Document -
- - - - -

Dans un pays connu pour prêcher l’abstinence à ses ouailles, du côté de Friends Of Noise, on a décidé de récompenser la persévérance. L’objectif de l’association est de donner les moyens aux jeunes, spectateurs ou artistes, de jouir de la musique.

Du fait des lois sur l’alcool, il est ainsi interdit à tout un pan de la population, celles et ceux qui ont moins de 21 ans, d’accéder à la majorité des salles de concerts américaines. Inimaginable de notre côté de l’Atlantique où c’est souvent dès le lycée, l’âge des week-ends en festival en général bien arrosés, comme l’attestent les “Apéro !” lancés toutes les 3 minutes entre des tentes 2 secondes. D’ailleurs, en 2017, 6 % des spectateurs dans les salles de concerts françaises avaient moins de 18 ans.

À noter que si cette exclusion vaut pour le public, elle existe aussi pour les jeunes artistes. Un couteau à double tranchant qui devrait pousser toutes les salles de concert américaines, comme une évidence, à offrir des spectacles “all ages”. Malheureusement cela tient plus de l’exception, puisque se plier à la législation nécessite de mettre en place un contrôle des cartes d’identité à l’entrée appuyé par la pose de bracelets ou d’un tampon permettant de différencier les deux publics. Tout ça pour éviter au barman de faire la police et surtout pour rentrer dans les clous. Plus facile à gérer dans une arena ou une grande salle qu’au bar du coin, seul lieu où peut pourtant prétendre jouer un groupe d’adolescents lambda.

- - - - -

Travail demandé -
A. Recopiez à l'identique le passage de l'article sur Friends Of Noise qui va de « Dans un pays » à « moins de 18 ans. ».
B. Répondez brièvement aux questions suivantes d'après l'article sur Friends Of Noise.
(i) Quelle tranche d'âge la loi sur l'alcool écarte-t-elle de la majorité des salles de concerts américaines ?
(ii) En 2017, quelle proportion des spectateurs des salles de concerts françaises avait moins de 18 ans ?
(iii) Quels dispositifs, en plus du contrôle des cartes d'identité, permettent de différencier les deux publics ?
C. Prolongez l'article sur Friends Of Noise à partir de sa dernière phrase.
Le matériel n'est pas nécessaire pour répondre.

Extrait du corpus -
- - - - -

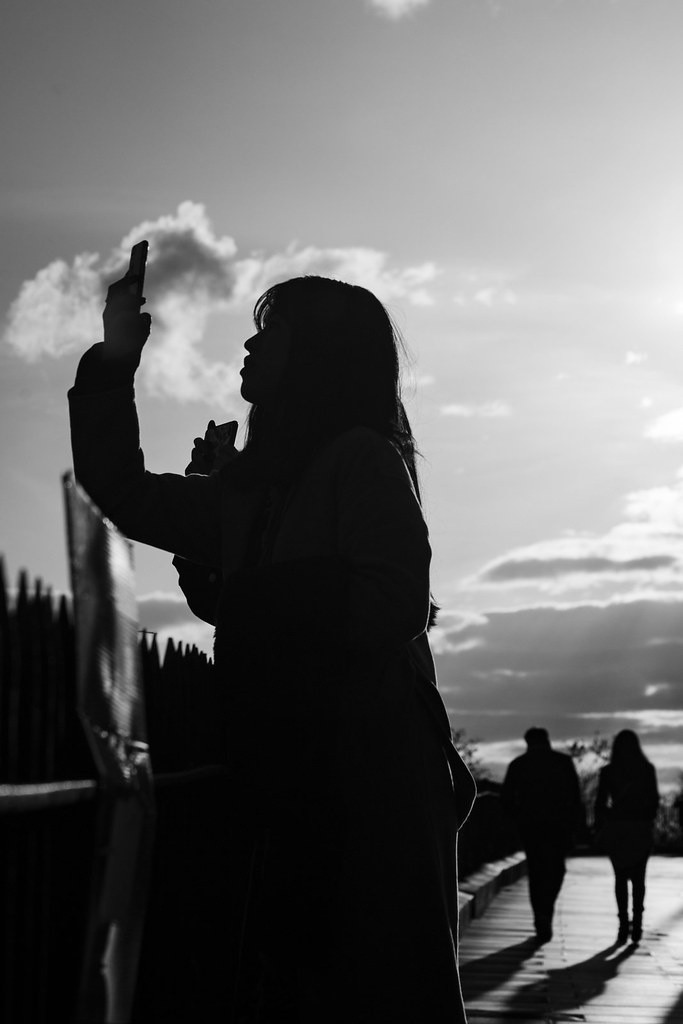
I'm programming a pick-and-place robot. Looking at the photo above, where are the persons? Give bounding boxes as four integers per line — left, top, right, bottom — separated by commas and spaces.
503, 726, 586, 942
68, 240, 477, 1024
593, 728, 661, 943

- - - - -

Corrigé par exercice -
A.
Dans un pays connu pour prêcher l’abstinence à ses ouailles, du côté de Friends Of Noise, on a décidé de récompenser la persévérance. L’objectif de l’association est de donner les moyens aux jeunes, spectateurs ou artistes, de jouir de la musique.

Du fait des lois sur l’alcool, il est ainsi interdit à tout un pan de la population, celles et ceux qui ont moins de 21 ans, d’accéder à la majorité des salles de concerts américaines. Inimaginable de notre côté de l’Atlantique où c’est souvent dès le lycée, l’âge des week-ends en festival en général bien arrosés, comme l’attestent les “Apéro !” lancés toutes les 3 minutes entre des tentes 2 secondes. D’ailleurs, en 2017, 6 % des spectateurs dans les salles de concerts françaises avaient moins de 18 ans.

B.
(i) Les personnes de moins de 21 ans.
(ii) 6 %.
(iii) La pose de bracelets ou d'un tampon.

C.
Dans ce contexte, comment favoriser la création musicale chez les jeunes ?

C’est à cette question à laquelle tente de répondre au quotidien Friends Of Noise (FoN) depuis que l’idée a germé entre amis en 2015. Quelques réunions plus tard, c’est en 2016 que ce qui n’était qu’une pensée devient une organisation à but non lucratif grâce au soutien de My Voice Music, PDX Pop Now, KBOO et le programme Give!Guide de Willamette Week. Une structure légale qui ne change rien à leur quête du Graal : créer un lieu culturel ouvert aux jeunes, autant pour se former que pour se produire sur scène.

Un objectif final qui passe par une lutte quotidienne, le sourire aux lèvres comme on a pu le constater par nous même lorsque nous nous sommes rendus directement à une réunion de l’association. Ce sont au cœur d’un quartier encore populaire du nord-est de Portland, dans les locaux de S1 (un centre d’art multidisciplinaire), que se déroulent ces rendez-vous. Si les murs sont loués une soirée par mois, le reste du temps FoN se fait offrir à titre gracieux l’usage de cet espace pour organiser ses réunions et proposer des formation.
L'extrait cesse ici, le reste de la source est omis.